The root mean squared error (RMSE) is shown here. It shouldn’t be zero since the residuals are squared before summing them up. We technically should use the standard error of the estimate, but RMSE remains a common error metric. We can always do both. The standard error of the estimate takes into account the degrees of freedom which which now includes all of the independent variables (p). We can get the standard error of the estimate from our

\(RMSE = \sqrt{ \frac{1}{N} \sum_{i=1}^{n} [\widehat{y}(\overrightarrow{x_i})-y_i]^2 } = \sqrt{\overline{[\widehat{y}(\overrightarrow{x_i})-y_i]^2} }\)

\(s_{e}\) or \(s_{y/x} = \sqrt{ \frac{1}{N-p-1} \sum_{i=1}^{n} [\widehat{y}(\overrightarrow{x_i})-y_i]^2 }\)

  # Calculate RMSE

  rmse = sqrt(mean( (fitted.S_v_all$Compressive_Strength_28dy_hat -
                       fitted.S_v_all$Compressive_Strength_28dy)^2)  )
  
  print(str_c("     Root Mean Squared Error (RMSE): ",  
              rmse))
[1] "     Root Mean Squared Error (RMSE): 2.50527978593714"
  print(str_c("Standard Error of the Estimate (se): ", 
              summary(linear_model.S_v_all)$sigma))  # you have to dig for this one!
[1] "Standard Error of the Estimate (se): 2.6086576339523"

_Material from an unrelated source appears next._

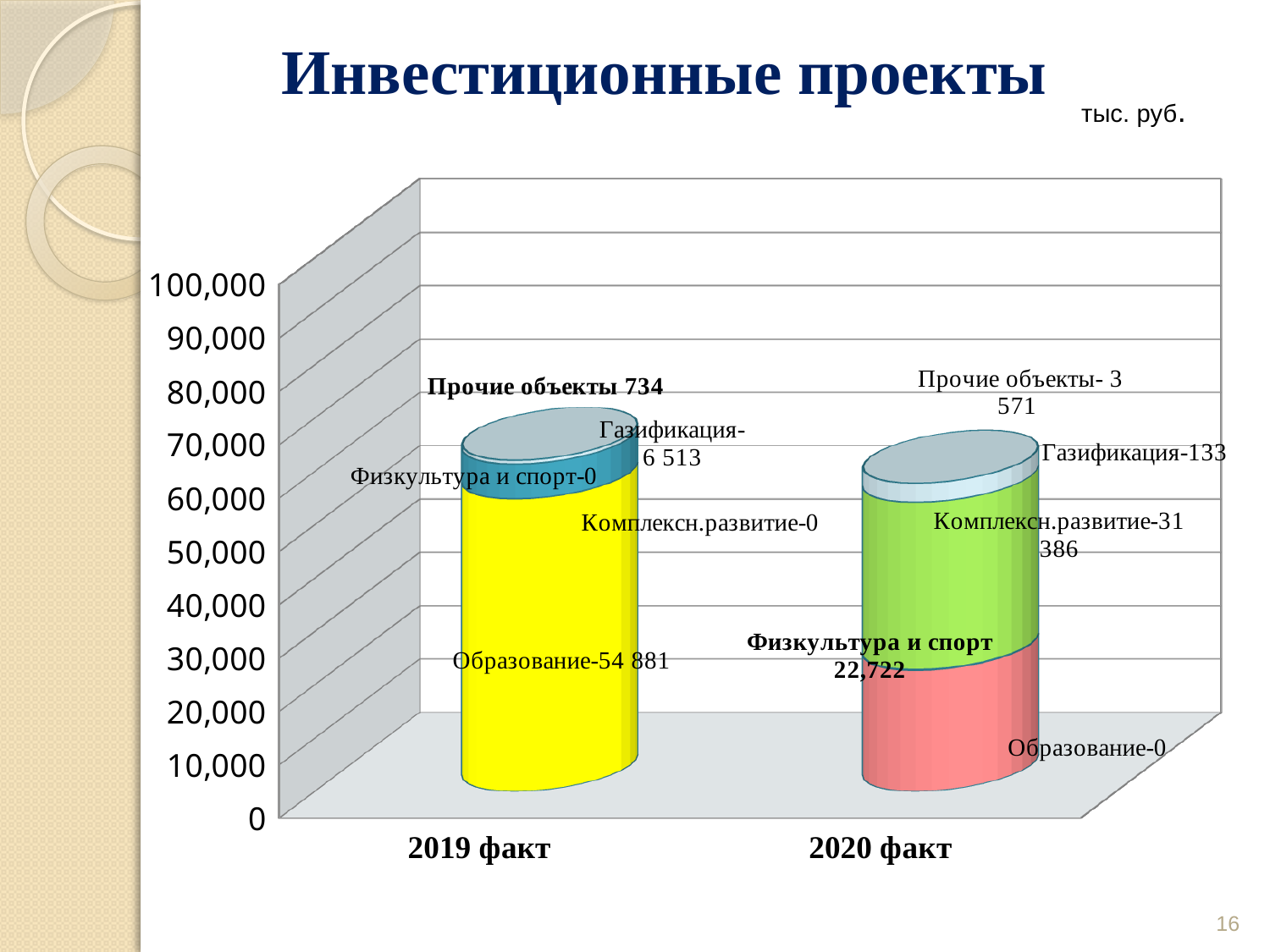
What is the value for Образование in 2020 факт? 0 What is the value for Физкультура и спорт in 2020 факт? 22,722 What is the value for Образование in 2019 факт? 54 881 What is the value for Газификация in 2019 факт? 6 513 Which is larger in 2020 факт: Комплексн.развитие or Физкультура и спорт? Комплексн.развитие What is the value for Прочие объекты in 2020 факт? 3 571 What is the difference between Газификация in 2019 факт and Газификация in 2020 факт? 6 380 What is the value for Комплексн.развитие in 2020 факт? 31 386 What kind of chart is shown on the slide? Stacked bar chart How many categories are shown on the x axis? 2 What is the total of the stacked bar for 2019 факт? 62 128 What is the title of the chart? Инвестиционные проекты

And finally our correlation coefficient (which is basically our coefficient of determination before the “R” is “squared”)

  # Get The Unadjusted Correlation Coefficient

  r = cor(x = fitted.S_v_all$Compressive_Strength_28dy,     # the x-value 
          y = fitted.S_v_all$Compressive_Strength_28dy_hat, # the y-value
          method = "pearson"                                # method of correlation
          )
  
  print(str_c("                        correlation coefficient (r): ", r))
[1] "                        correlation coefficient (r): 0.94701611900088"
  print(str_c("                  coefficient of determination (r²): ", r^2, 
                                                                 " ", 
                                 summary(linear_model.S_v_all)$r.squared))
[1] "                  coefficient of determination (r²): 0.89683952964749 0.896837609814009"
  print(str_c("adjusted coefficient of determination (Adjusted r²): ", 
               summary(linear_model.S_v_all)$adj.r.squared))
[1] "adjusted coefficient of determination (Adjusted r²): 0.889236170537146"

9. Closing

And with that, we’re done… Once again, this exercise demonstrates a lot of tricks just to show how you can use R for various statistics. You may not use all of them in your encounters with R for linear or multivariate regression or even at all, but you may be able to cannibalize some of the tricks here for other applications.